As-tu déjà pensé utiliser du cor anglais ou des cuivres dans tes arrangements ? J’ai l’impression que ça se marierait parfaitement avec votre style. Et du piano aussi !
J’avoue que je n’ai jamais pensé au résultat que ça donnerait sur du Dropkick. Sans doute parce que je ne connais aucun musicien à qui demander. Si on avait un gros budget de concert, je serais ouvert à une section de cuivres ! J’adore The Band et la manière dont ils utilisaient les cuivres, donc je pense que ce genre d’arrangements rendrait bien.

Comment est-ce qu’un groupe comme Dropkick gère l’impossibilité de donner des concerts depuis des mois ?
Ça nous a bien affecté d’apprendre que la tournée de promotion de l’album The Scenic Route, qui devait débuter en avril 2020, serait annulée puis toutes les autres dates de l’année. Le dernier concert de Dropkick, c’était un duo acoustique, moi-même et notre bassiste, Alan Shields, à paris en octobre 2019. On était censé jouer en Ecosse, en Espagne, en France et dans quelques festivals l’an dernier. Le confinement dû au Covid nous a donc impacté directement mais ça va passer. Ce qui pourrait entraîner des groupes comme le nôtre vers les abîmes, ce serait plutôt ce stupide Brexit. Car de nouveaux frais sont maintenant en jeu si on veut jouer en dehors du Royaume-Uni et notre cachet ne les couvrira certainement pas. C’est un véritable désastre et je ne vois pas comment on va pouvoir le régler. On souffre déjà de l’impact que ça a créé au sein du groupe et c’est valable pour tous les musiciens.

Est-ce que tu pourrais choisir deux photos importantes ou émouvantes des 20 dernières années et les commenter ?   
La première date de 2007, elle présente notre première incarnation. Je l’ai découverte il y a peu de temps. Malheureusement, notre ex-bassiste, qui était également mon cousin, Stuart Low, est décédé début 2007. Même s’il n’avait pas joué avec Dropkick depuis plusieurs années, il faisait partie du noyau dur de nos supporters et on échangeait souvent sur les chansons, les concerts, les enregistrements et des trucs techniques de “geeks” concernant les instruments et les équipements. Il nous manque énormément.. La compilation est également une manière de rendre hommage à sa précieuse contribution durant les premières années du groupe.

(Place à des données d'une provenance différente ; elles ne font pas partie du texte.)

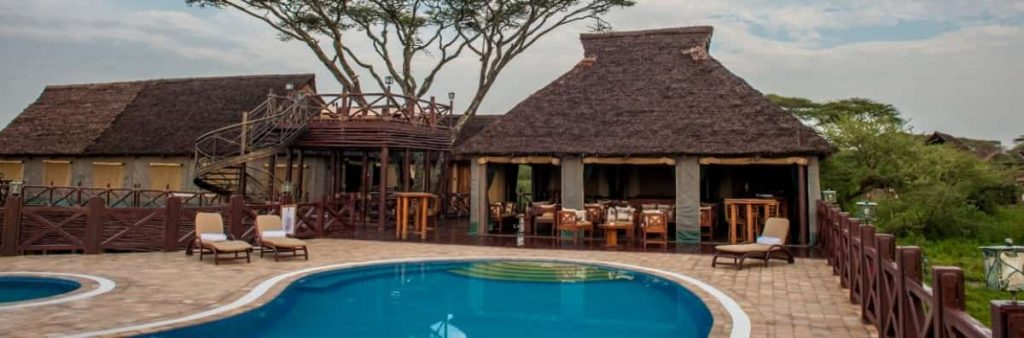 Top 12 Serengeti Luxury Safaris Lodges and Camps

La deuxième photo a été prise lors de l’une de nos dernières répétions à notre quartier général d’Edimbourg. L’immeuble est bouclé depuis plus d’un an et pas mal de notre matos se trouve enfermé à l’intérieur. On a répété et enregistré dans ce lieu pendant 10 ans. Je m’y suis rendu au moins une fois par semaine ces 10 dernières années, j’avoue que ça me manque, surtout qu’on s’y est beaucoup amusé.
Pourrais-tu me raconter une petite histoire marrante sur le groupe ? 
Je parlais récemment à quelqu’un d’un concert qu’on avait donné il y a plus de 10 ans dans le nord de l’Ecosse. On avait alors essayé de créer une version petit budget du «Spinning songbook » d’Elvis Costello (Elvis Costello utilisait une grande roue sur laquelle était inscrite des dizaines de chansons, qu’il faisait tourner. Lorsque l’aiguille s’arrêtait sur une chanson au hasard, il la jouait). Je crois qu’à l’époque on avait plein de titres qu’on voulait interpréter et on n’arrivait pas à se fixer sur une liste arrêtée. Bref, on avait avait installé un jeu de fléchettes à côté de la scène, sur lequel on avait étiqueté les noms de nos chansons. L’idée était que le public lance des fléchettes sur la cible. On avait ajouté en plein milieu de la cible un titre que le public pouvait choisir. Il fallait que ce soit une reprise que tout le monde connaisse. On s’est dit qu’il y avait peu de chance que quelqu’un vise dans le mille. Le premier gars qui s’est avancé a directement atteint le centre de la cible et nous a demandé une chanson de Pink Floyd. On ne savait pas du tout comment la jouer mais on ne s’est pas dégonflé, on a ouvert notre concert de la manière la plus catastrophique qui soit, 5 minutes de grand n’importe quoi ! Une bonne partie du public s’est barrée d’ailleurs !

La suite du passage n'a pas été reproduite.